Increased usage of gadgets, telecom, information and technology and appliances is collectively creating nearly 13 lakh tonnes of eWaste annually in India according to an August 2014 report by the industrial body ASSOCHAM. The report also highlighted that Delhi-NCR, Mumbai and the IT capital of India, Bengaluru collectively produce over 2 lakh tonnes of eWaste per year. Another January 2015 report from Markets and Research has forecast that the Indian eWaste market will grow at 26.22% CAGR during 2014-2019. However, with so much electronic waste being generated in the country, a major portion is handled by the informal or unorganized sector using improper processes, which leads to environmental pollution and health hazards.
Unorganized eWaste Processing in India – An Environmental Hazard
Majority of the e-waste comprises computers, while telecom, electrical gadgets and health equipment account for the remainder. Apart from various toxic substances like lead, mercury and arsenic, electronic waste also contains valuable substances like gold, silver and rare earth elements. When it comes to managing e-waste, India is relying heavily on the unorganized sector which accounts for over 90 per cent of the entire e-waste recycling industry. Unorganized setups generally employ low paid workers, including over 4.5 lakh children (ASSOCHAM report), who are not trained properly to process e-waste. Working conditions in these informal e-scrap processing setups are gravely hazardous. Dismantling or recycling of e-waste in the informal sector using crude and primitive methods with bare hands and no facemasks, like acid stripping and open air incineration releases numerous lethal components like polyvinyl chloride, chlorofluorocarbons, arsenic, nickel and barium, among others, into the environment causing medical conditions like cancer, asthma, bone diseases and brain diseases.
Majority of the global waste is produced by the developed nations. Recycling of eWaste in western countries is exponentially high as compared to developing nations like India which have abundant space to absorb any kind of waste. It is ten times cheaper to ship electronic waste to Asia than recycling for USA. United States of America (42%) tops the list of nations from which India imports eWaste followed by China (30%) and European Union (18%) as reported in the ASSOCHAM paper. Import of e-waste for recycling is prohibited in India – however, according to a MAIT-GTZ survey 50,000 tonnes of electronic scrap is imported annually through misdeclarations by companies making India one of the biggest yards of e-waste.

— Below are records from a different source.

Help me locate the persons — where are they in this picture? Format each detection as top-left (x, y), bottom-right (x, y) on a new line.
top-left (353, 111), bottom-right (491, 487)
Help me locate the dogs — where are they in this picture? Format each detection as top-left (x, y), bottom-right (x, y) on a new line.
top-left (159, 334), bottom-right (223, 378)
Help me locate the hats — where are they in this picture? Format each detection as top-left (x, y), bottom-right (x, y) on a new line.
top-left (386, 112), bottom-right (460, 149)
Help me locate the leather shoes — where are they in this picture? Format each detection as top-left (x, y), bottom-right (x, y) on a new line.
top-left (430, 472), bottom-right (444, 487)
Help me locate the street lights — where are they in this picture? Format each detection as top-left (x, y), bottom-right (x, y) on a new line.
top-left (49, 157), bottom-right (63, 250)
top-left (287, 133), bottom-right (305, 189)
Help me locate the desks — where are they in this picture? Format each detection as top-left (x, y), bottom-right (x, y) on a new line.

A Step towards Responsible eWaste Recycling – Organized eWaste Processing
Deposits of precious metals in eWaste are 40-50 times richer than ores extracted from traditional mines according to a November 2013 report by Gemina Harvey published in The Diplomat. It is also cheaper and less carbon intensive to extract precious metals from e-scrap. Abundance of electronic waste in India and diktat by government stating that the onus of safe disposal of gadgets will be on producers and bulk consumers has attracted a lot of investment into startups doing e-waste recycling. Organized sector has grown from 3 per cent to 10 per cent approximately in last six years.

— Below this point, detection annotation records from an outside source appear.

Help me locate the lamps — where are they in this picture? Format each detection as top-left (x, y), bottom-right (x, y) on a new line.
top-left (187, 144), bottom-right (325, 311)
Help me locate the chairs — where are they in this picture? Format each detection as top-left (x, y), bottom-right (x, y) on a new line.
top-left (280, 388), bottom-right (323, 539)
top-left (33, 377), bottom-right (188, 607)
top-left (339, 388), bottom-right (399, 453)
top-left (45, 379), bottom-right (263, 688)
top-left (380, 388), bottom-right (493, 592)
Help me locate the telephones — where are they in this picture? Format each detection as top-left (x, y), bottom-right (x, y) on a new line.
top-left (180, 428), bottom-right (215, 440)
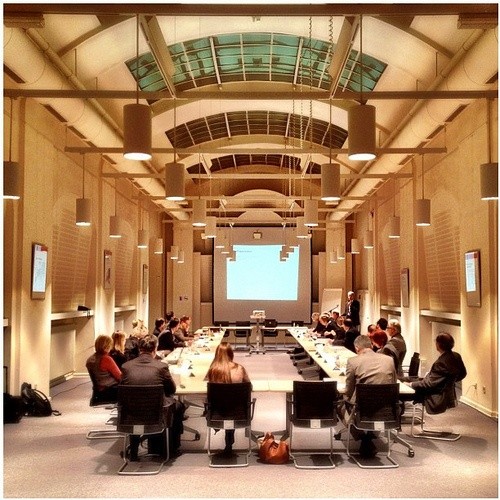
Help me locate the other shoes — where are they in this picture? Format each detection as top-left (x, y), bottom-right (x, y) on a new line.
top-left (358, 438), bottom-right (378, 458)
top-left (222, 447), bottom-right (233, 457)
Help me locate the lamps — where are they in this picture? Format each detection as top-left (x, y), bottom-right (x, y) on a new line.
top-left (3, 3), bottom-right (499, 264)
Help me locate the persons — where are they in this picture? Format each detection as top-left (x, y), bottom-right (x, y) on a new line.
top-left (203, 341), bottom-right (253, 453)
top-left (85, 311), bottom-right (200, 460)
top-left (306, 291), bottom-right (467, 457)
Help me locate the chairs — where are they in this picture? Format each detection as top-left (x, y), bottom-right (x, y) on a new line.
top-left (84, 319), bottom-right (462, 475)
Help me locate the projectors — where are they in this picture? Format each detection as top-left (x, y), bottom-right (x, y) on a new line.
top-left (250, 314), bottom-right (266, 323)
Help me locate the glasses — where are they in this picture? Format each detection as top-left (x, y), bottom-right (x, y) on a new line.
top-left (386, 327), bottom-right (391, 329)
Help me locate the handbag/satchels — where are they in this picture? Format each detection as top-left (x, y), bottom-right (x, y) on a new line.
top-left (258, 432), bottom-right (289, 465)
top-left (78, 305), bottom-right (91, 320)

The organized e-waste recycling industry is at its inflection point in India and is expected to grow at a brisk pace. However, there are many e-waste recycling firms in India which shred e-waste within the country and export the pulverized scrap for extraction of precious metals abroad. End to end and responsible recycling of eWaste in the organized sector is the need of the hour. Growth of organized e-waste recycling industry will actually allow India to manage e-waste effectively and efficiently and will also help to conserve natural resources. It will also help India save a lot of foreign exchange by cutting down gold and silver imports. In next 10 years developing nations will produce more eWaste than the developed ones.
Attero is India’s largest eWaste management and the only company powered by NASA recognized Disruptive Technology trying to make to make environment cleaner with eco-friendly end to end electronic recycling methods.
The idea of recycling of e-waste needs to be popularized more to create awareness among the general public and small businesses so that they dispose of their electronic waste responsibly to prevent uncontrolled and dangerous scrapping of e-waste for a cleaner India.